LOL well lets see what some of the most brilliant man alive said
* We are probably nearing the limit of all we can know about astronomy.
o Simon Newcomb, Canadian-born American astronomer, 1888.
* There is nothing new to be discovered in physics now; All that remains is more and more precise measurement.
o Lord Kelvin, allegedly speaking to the w:British Association for the Advancement of Science in 1900. The veracity of this attribution is
disputed, and no contemporaneous documentation of the statement is known.
* If excessive smoking actually plays a role in the production of lung cancer, it seems to be a minor one.
o W.C. Heuper, National Cancer Institute, 1954.
* We can close the books on infectious diseases.
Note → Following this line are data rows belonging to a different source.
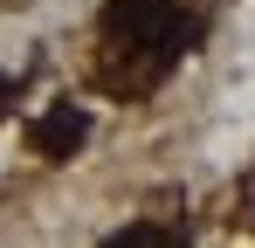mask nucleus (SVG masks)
<instances>
[{
	"instance_id": "1",
	"label": "nucleus",
	"mask_w": 255,
	"mask_h": 248,
	"mask_svg": "<svg viewBox=\"0 0 255 248\" xmlns=\"http://www.w3.org/2000/svg\"><path fill=\"white\" fill-rule=\"evenodd\" d=\"M83 138H90V111H76V104H55V111L28 131V145H35L42 159H69Z\"/></svg>"
},
{
	"instance_id": "2",
	"label": "nucleus",
	"mask_w": 255,
	"mask_h": 248,
	"mask_svg": "<svg viewBox=\"0 0 255 248\" xmlns=\"http://www.w3.org/2000/svg\"><path fill=\"white\" fill-rule=\"evenodd\" d=\"M172 242H179L172 228H145V221H138V228H118V235H111V248H172Z\"/></svg>"
},
{
	"instance_id": "3",
	"label": "nucleus",
	"mask_w": 255,
	"mask_h": 248,
	"mask_svg": "<svg viewBox=\"0 0 255 248\" xmlns=\"http://www.w3.org/2000/svg\"><path fill=\"white\" fill-rule=\"evenodd\" d=\"M7 104H14V83H7V76H0V111H7Z\"/></svg>"
}]
</instances>
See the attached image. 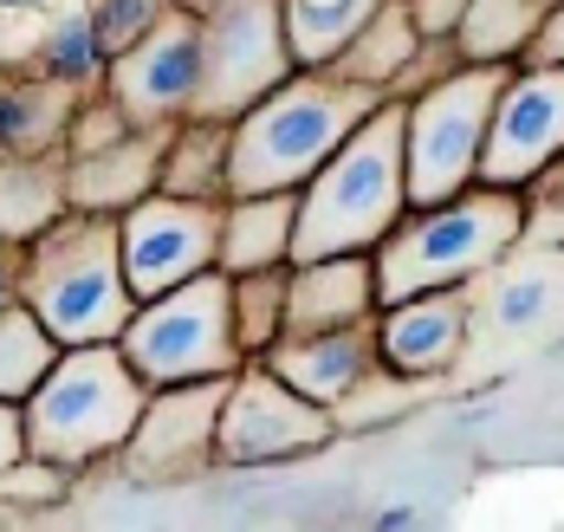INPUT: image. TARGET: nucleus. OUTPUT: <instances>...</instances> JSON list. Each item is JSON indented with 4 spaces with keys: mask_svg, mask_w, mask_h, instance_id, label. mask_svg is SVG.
I'll list each match as a JSON object with an SVG mask.
<instances>
[{
    "mask_svg": "<svg viewBox=\"0 0 564 532\" xmlns=\"http://www.w3.org/2000/svg\"><path fill=\"white\" fill-rule=\"evenodd\" d=\"M402 215H409V105L390 91L299 188L292 260L377 253Z\"/></svg>",
    "mask_w": 564,
    "mask_h": 532,
    "instance_id": "obj_1",
    "label": "nucleus"
},
{
    "mask_svg": "<svg viewBox=\"0 0 564 532\" xmlns=\"http://www.w3.org/2000/svg\"><path fill=\"white\" fill-rule=\"evenodd\" d=\"M390 91L357 85L338 72H292L260 105L234 118V195H267V188H305L318 163L338 150L357 123L370 118Z\"/></svg>",
    "mask_w": 564,
    "mask_h": 532,
    "instance_id": "obj_2",
    "label": "nucleus"
},
{
    "mask_svg": "<svg viewBox=\"0 0 564 532\" xmlns=\"http://www.w3.org/2000/svg\"><path fill=\"white\" fill-rule=\"evenodd\" d=\"M525 235V188H494L474 182L448 202H422L395 221L377 247V286L383 305L435 286H467L480 280L500 253H512Z\"/></svg>",
    "mask_w": 564,
    "mask_h": 532,
    "instance_id": "obj_3",
    "label": "nucleus"
},
{
    "mask_svg": "<svg viewBox=\"0 0 564 532\" xmlns=\"http://www.w3.org/2000/svg\"><path fill=\"white\" fill-rule=\"evenodd\" d=\"M150 403L143 370L123 357V345H65L46 383L20 403L26 415V448L46 455L58 468L85 474L91 462L123 455L137 415Z\"/></svg>",
    "mask_w": 564,
    "mask_h": 532,
    "instance_id": "obj_4",
    "label": "nucleus"
},
{
    "mask_svg": "<svg viewBox=\"0 0 564 532\" xmlns=\"http://www.w3.org/2000/svg\"><path fill=\"white\" fill-rule=\"evenodd\" d=\"M26 305L46 318L58 345H111L123 338L137 293L123 273L117 215H58L46 235L26 247Z\"/></svg>",
    "mask_w": 564,
    "mask_h": 532,
    "instance_id": "obj_5",
    "label": "nucleus"
},
{
    "mask_svg": "<svg viewBox=\"0 0 564 532\" xmlns=\"http://www.w3.org/2000/svg\"><path fill=\"white\" fill-rule=\"evenodd\" d=\"M117 345L143 370L150 390L195 383V377H234L247 363L240 332H234V273L208 267V273L182 280L170 293L137 298V312H130Z\"/></svg>",
    "mask_w": 564,
    "mask_h": 532,
    "instance_id": "obj_6",
    "label": "nucleus"
},
{
    "mask_svg": "<svg viewBox=\"0 0 564 532\" xmlns=\"http://www.w3.org/2000/svg\"><path fill=\"white\" fill-rule=\"evenodd\" d=\"M507 72L512 65H454L448 78L402 98L409 105V208L448 202L480 182V150H487V123Z\"/></svg>",
    "mask_w": 564,
    "mask_h": 532,
    "instance_id": "obj_7",
    "label": "nucleus"
},
{
    "mask_svg": "<svg viewBox=\"0 0 564 532\" xmlns=\"http://www.w3.org/2000/svg\"><path fill=\"white\" fill-rule=\"evenodd\" d=\"M299 72L285 40V0H221L202 13V91L195 118L234 123Z\"/></svg>",
    "mask_w": 564,
    "mask_h": 532,
    "instance_id": "obj_8",
    "label": "nucleus"
},
{
    "mask_svg": "<svg viewBox=\"0 0 564 532\" xmlns=\"http://www.w3.org/2000/svg\"><path fill=\"white\" fill-rule=\"evenodd\" d=\"M564 332V247L519 240L480 280H467V357L507 363Z\"/></svg>",
    "mask_w": 564,
    "mask_h": 532,
    "instance_id": "obj_9",
    "label": "nucleus"
},
{
    "mask_svg": "<svg viewBox=\"0 0 564 532\" xmlns=\"http://www.w3.org/2000/svg\"><path fill=\"white\" fill-rule=\"evenodd\" d=\"M325 442H338V415L312 403L305 390H292L273 363H240L221 403V448L215 468H285L299 455H318Z\"/></svg>",
    "mask_w": 564,
    "mask_h": 532,
    "instance_id": "obj_10",
    "label": "nucleus"
},
{
    "mask_svg": "<svg viewBox=\"0 0 564 532\" xmlns=\"http://www.w3.org/2000/svg\"><path fill=\"white\" fill-rule=\"evenodd\" d=\"M221 208L227 202H195V195H143L137 208L117 215V240H123V273H130V293L156 298L221 267Z\"/></svg>",
    "mask_w": 564,
    "mask_h": 532,
    "instance_id": "obj_11",
    "label": "nucleus"
},
{
    "mask_svg": "<svg viewBox=\"0 0 564 532\" xmlns=\"http://www.w3.org/2000/svg\"><path fill=\"white\" fill-rule=\"evenodd\" d=\"M564 156V65L519 59L494 98L480 182L494 188H532Z\"/></svg>",
    "mask_w": 564,
    "mask_h": 532,
    "instance_id": "obj_12",
    "label": "nucleus"
},
{
    "mask_svg": "<svg viewBox=\"0 0 564 532\" xmlns=\"http://www.w3.org/2000/svg\"><path fill=\"white\" fill-rule=\"evenodd\" d=\"M105 91L137 123L195 118V91H202V13L175 0V13H163L143 40H130L105 65Z\"/></svg>",
    "mask_w": 564,
    "mask_h": 532,
    "instance_id": "obj_13",
    "label": "nucleus"
},
{
    "mask_svg": "<svg viewBox=\"0 0 564 532\" xmlns=\"http://www.w3.org/2000/svg\"><path fill=\"white\" fill-rule=\"evenodd\" d=\"M234 377H195V383H163L137 415L130 442L117 462H130L137 480H182V474L215 468L221 448V403Z\"/></svg>",
    "mask_w": 564,
    "mask_h": 532,
    "instance_id": "obj_14",
    "label": "nucleus"
},
{
    "mask_svg": "<svg viewBox=\"0 0 564 532\" xmlns=\"http://www.w3.org/2000/svg\"><path fill=\"white\" fill-rule=\"evenodd\" d=\"M377 357L390 370H402V377L442 383L454 363L467 357V286H435V293L390 298L377 312Z\"/></svg>",
    "mask_w": 564,
    "mask_h": 532,
    "instance_id": "obj_15",
    "label": "nucleus"
},
{
    "mask_svg": "<svg viewBox=\"0 0 564 532\" xmlns=\"http://www.w3.org/2000/svg\"><path fill=\"white\" fill-rule=\"evenodd\" d=\"M377 312H383L377 253L292 260V286H285V338L338 332V325H364V318H377Z\"/></svg>",
    "mask_w": 564,
    "mask_h": 532,
    "instance_id": "obj_16",
    "label": "nucleus"
},
{
    "mask_svg": "<svg viewBox=\"0 0 564 532\" xmlns=\"http://www.w3.org/2000/svg\"><path fill=\"white\" fill-rule=\"evenodd\" d=\"M175 123H137L123 143L91 150V156H65V182H72V208L85 215H123L143 195L163 188V156H170Z\"/></svg>",
    "mask_w": 564,
    "mask_h": 532,
    "instance_id": "obj_17",
    "label": "nucleus"
},
{
    "mask_svg": "<svg viewBox=\"0 0 564 532\" xmlns=\"http://www.w3.org/2000/svg\"><path fill=\"white\" fill-rule=\"evenodd\" d=\"M260 363H273L285 383H292V390H305L312 403L338 410L344 397H350L377 363H383V357H377V318H364V325H338V332L280 338Z\"/></svg>",
    "mask_w": 564,
    "mask_h": 532,
    "instance_id": "obj_18",
    "label": "nucleus"
},
{
    "mask_svg": "<svg viewBox=\"0 0 564 532\" xmlns=\"http://www.w3.org/2000/svg\"><path fill=\"white\" fill-rule=\"evenodd\" d=\"M292 228H299V188L227 195V208H221V267L227 273L292 267Z\"/></svg>",
    "mask_w": 564,
    "mask_h": 532,
    "instance_id": "obj_19",
    "label": "nucleus"
},
{
    "mask_svg": "<svg viewBox=\"0 0 564 532\" xmlns=\"http://www.w3.org/2000/svg\"><path fill=\"white\" fill-rule=\"evenodd\" d=\"M58 215H72L65 150H40V156H0V235L33 247V240L46 235Z\"/></svg>",
    "mask_w": 564,
    "mask_h": 532,
    "instance_id": "obj_20",
    "label": "nucleus"
},
{
    "mask_svg": "<svg viewBox=\"0 0 564 532\" xmlns=\"http://www.w3.org/2000/svg\"><path fill=\"white\" fill-rule=\"evenodd\" d=\"M78 91L26 72L0 78V156H40V150H65V123H72Z\"/></svg>",
    "mask_w": 564,
    "mask_h": 532,
    "instance_id": "obj_21",
    "label": "nucleus"
},
{
    "mask_svg": "<svg viewBox=\"0 0 564 532\" xmlns=\"http://www.w3.org/2000/svg\"><path fill=\"white\" fill-rule=\"evenodd\" d=\"M163 188L195 195V202H227L234 195V123L221 118H182L163 156Z\"/></svg>",
    "mask_w": 564,
    "mask_h": 532,
    "instance_id": "obj_22",
    "label": "nucleus"
},
{
    "mask_svg": "<svg viewBox=\"0 0 564 532\" xmlns=\"http://www.w3.org/2000/svg\"><path fill=\"white\" fill-rule=\"evenodd\" d=\"M429 33L415 26V13H409V0H383L364 26H357V40L344 46L338 59L325 65V72H338V78H357V85H377V91H390L395 78L409 72L415 59V46H422Z\"/></svg>",
    "mask_w": 564,
    "mask_h": 532,
    "instance_id": "obj_23",
    "label": "nucleus"
},
{
    "mask_svg": "<svg viewBox=\"0 0 564 532\" xmlns=\"http://www.w3.org/2000/svg\"><path fill=\"white\" fill-rule=\"evenodd\" d=\"M545 13H552V0H467V13L454 26L460 65H519L532 53Z\"/></svg>",
    "mask_w": 564,
    "mask_h": 532,
    "instance_id": "obj_24",
    "label": "nucleus"
},
{
    "mask_svg": "<svg viewBox=\"0 0 564 532\" xmlns=\"http://www.w3.org/2000/svg\"><path fill=\"white\" fill-rule=\"evenodd\" d=\"M383 0H285V40L305 72H325Z\"/></svg>",
    "mask_w": 564,
    "mask_h": 532,
    "instance_id": "obj_25",
    "label": "nucleus"
},
{
    "mask_svg": "<svg viewBox=\"0 0 564 532\" xmlns=\"http://www.w3.org/2000/svg\"><path fill=\"white\" fill-rule=\"evenodd\" d=\"M58 345L53 332H46V318L20 298V305H7L0 312V403H26L40 383H46V370L58 363Z\"/></svg>",
    "mask_w": 564,
    "mask_h": 532,
    "instance_id": "obj_26",
    "label": "nucleus"
},
{
    "mask_svg": "<svg viewBox=\"0 0 564 532\" xmlns=\"http://www.w3.org/2000/svg\"><path fill=\"white\" fill-rule=\"evenodd\" d=\"M105 65H111V53L98 46L91 7H72L58 26H46L40 53H33V72H40V78H53V85H72V91H91V85H105Z\"/></svg>",
    "mask_w": 564,
    "mask_h": 532,
    "instance_id": "obj_27",
    "label": "nucleus"
},
{
    "mask_svg": "<svg viewBox=\"0 0 564 532\" xmlns=\"http://www.w3.org/2000/svg\"><path fill=\"white\" fill-rule=\"evenodd\" d=\"M285 286H292V267H253V273H234V332H240L247 363L267 357L285 338Z\"/></svg>",
    "mask_w": 564,
    "mask_h": 532,
    "instance_id": "obj_28",
    "label": "nucleus"
},
{
    "mask_svg": "<svg viewBox=\"0 0 564 532\" xmlns=\"http://www.w3.org/2000/svg\"><path fill=\"white\" fill-rule=\"evenodd\" d=\"M72 480L78 474L58 468V462H46V455H20L13 468L0 474V507H13V513H40V507H58L65 493H72Z\"/></svg>",
    "mask_w": 564,
    "mask_h": 532,
    "instance_id": "obj_29",
    "label": "nucleus"
},
{
    "mask_svg": "<svg viewBox=\"0 0 564 532\" xmlns=\"http://www.w3.org/2000/svg\"><path fill=\"white\" fill-rule=\"evenodd\" d=\"M137 130V118L117 105L111 91L98 85V98H78L72 105V123H65V156H91V150H111Z\"/></svg>",
    "mask_w": 564,
    "mask_h": 532,
    "instance_id": "obj_30",
    "label": "nucleus"
},
{
    "mask_svg": "<svg viewBox=\"0 0 564 532\" xmlns=\"http://www.w3.org/2000/svg\"><path fill=\"white\" fill-rule=\"evenodd\" d=\"M91 7V26H98V46L105 53H123L130 40H143L163 13H175V0H85Z\"/></svg>",
    "mask_w": 564,
    "mask_h": 532,
    "instance_id": "obj_31",
    "label": "nucleus"
},
{
    "mask_svg": "<svg viewBox=\"0 0 564 532\" xmlns=\"http://www.w3.org/2000/svg\"><path fill=\"white\" fill-rule=\"evenodd\" d=\"M532 247H564V156L525 188V235Z\"/></svg>",
    "mask_w": 564,
    "mask_h": 532,
    "instance_id": "obj_32",
    "label": "nucleus"
},
{
    "mask_svg": "<svg viewBox=\"0 0 564 532\" xmlns=\"http://www.w3.org/2000/svg\"><path fill=\"white\" fill-rule=\"evenodd\" d=\"M26 298V240L0 235V312Z\"/></svg>",
    "mask_w": 564,
    "mask_h": 532,
    "instance_id": "obj_33",
    "label": "nucleus"
},
{
    "mask_svg": "<svg viewBox=\"0 0 564 532\" xmlns=\"http://www.w3.org/2000/svg\"><path fill=\"white\" fill-rule=\"evenodd\" d=\"M409 13H415V26L429 33V40H442L460 26V13H467V0H409Z\"/></svg>",
    "mask_w": 564,
    "mask_h": 532,
    "instance_id": "obj_34",
    "label": "nucleus"
},
{
    "mask_svg": "<svg viewBox=\"0 0 564 532\" xmlns=\"http://www.w3.org/2000/svg\"><path fill=\"white\" fill-rule=\"evenodd\" d=\"M20 455H26V415H20V403H0V474Z\"/></svg>",
    "mask_w": 564,
    "mask_h": 532,
    "instance_id": "obj_35",
    "label": "nucleus"
},
{
    "mask_svg": "<svg viewBox=\"0 0 564 532\" xmlns=\"http://www.w3.org/2000/svg\"><path fill=\"white\" fill-rule=\"evenodd\" d=\"M525 59L564 65V0H552V13H545V26H539V40H532V53H525Z\"/></svg>",
    "mask_w": 564,
    "mask_h": 532,
    "instance_id": "obj_36",
    "label": "nucleus"
},
{
    "mask_svg": "<svg viewBox=\"0 0 564 532\" xmlns=\"http://www.w3.org/2000/svg\"><path fill=\"white\" fill-rule=\"evenodd\" d=\"M377 526H415V507H383Z\"/></svg>",
    "mask_w": 564,
    "mask_h": 532,
    "instance_id": "obj_37",
    "label": "nucleus"
},
{
    "mask_svg": "<svg viewBox=\"0 0 564 532\" xmlns=\"http://www.w3.org/2000/svg\"><path fill=\"white\" fill-rule=\"evenodd\" d=\"M0 7H7V13H20V7H40V0H0Z\"/></svg>",
    "mask_w": 564,
    "mask_h": 532,
    "instance_id": "obj_38",
    "label": "nucleus"
},
{
    "mask_svg": "<svg viewBox=\"0 0 564 532\" xmlns=\"http://www.w3.org/2000/svg\"><path fill=\"white\" fill-rule=\"evenodd\" d=\"M182 7H195V13H208V7H221V0H182Z\"/></svg>",
    "mask_w": 564,
    "mask_h": 532,
    "instance_id": "obj_39",
    "label": "nucleus"
}]
</instances>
o Surgeon General of the United States William H. Stewart, 1969; speaking to the U.S. Congress – cited in The Killers Within: The Deadly
Rise Of Drug-Resistant Bacteria by Mark J. Plotkin and Michael Shnayerson, 2003, ISBN 0316735663.
* I have traveled the length and breadth of this country and talked with the best people, and I can assure you that data processing is a fad that
won't last out the year.
o The editor in charge of business books for Prentice Hall, 1957.
* But what... is it good for?
o IBM executive Robert Lloyd, speaking in 1968 about the microprocessor, the brain of today’s computers. [not a prediction]
* There is no reason for any individual to have a computer in his home.
o Ken Olson, president, chairman and founder of Digital Equipment Corporation (DEC), in at talk given to a 1977 World Future Society meeting
in Boston. This is widely quoted but Olsen claims it is taken out of context, that he was not referring to personal computers but to a household
computer that would control the home.
Reference: "Ken Olsen", Snopes, includes bibliography.
* Very interesting, Whittle, my boy, but it will never work.
o Cambridge Aeronautics Professor, when shown Frank Whittle's plan for the jet engine.
* The world potential market for copying machines is 5000 at most.
o IBM, to the eventual founders of Xerox, saying the photocopier had no market large enough to justify production, 1959.
* In all likelihood world inflation is over.
o International Monetary Fund CEO, 1959.
* The concept is interesting and well-formed, but in order to earn better than a 'C', the idea must be feasible.
o A Yale University management professor in response to a college assignment by Fred Smith proposing a reliable overnight delivery service,
in 1966. Smith would later go on to found Federal Express Corp.
* So we went to Atari and said, 'Hey, we've got this amazing thing, even built with some of your parts, and what do you think about funding us?
Or we'll give it to you. We just want to do it. Pay our salary, we'll come work for you.' And they said, 'No.' So then we went to
Hewlett-Packard, and they said, 'Hey, we don't need you. You haven't got through college yet.'
o Steve Jobs, founder of Apple Computer Inc., on his and Steve Wozniak's early attempts to distribute their personal computer.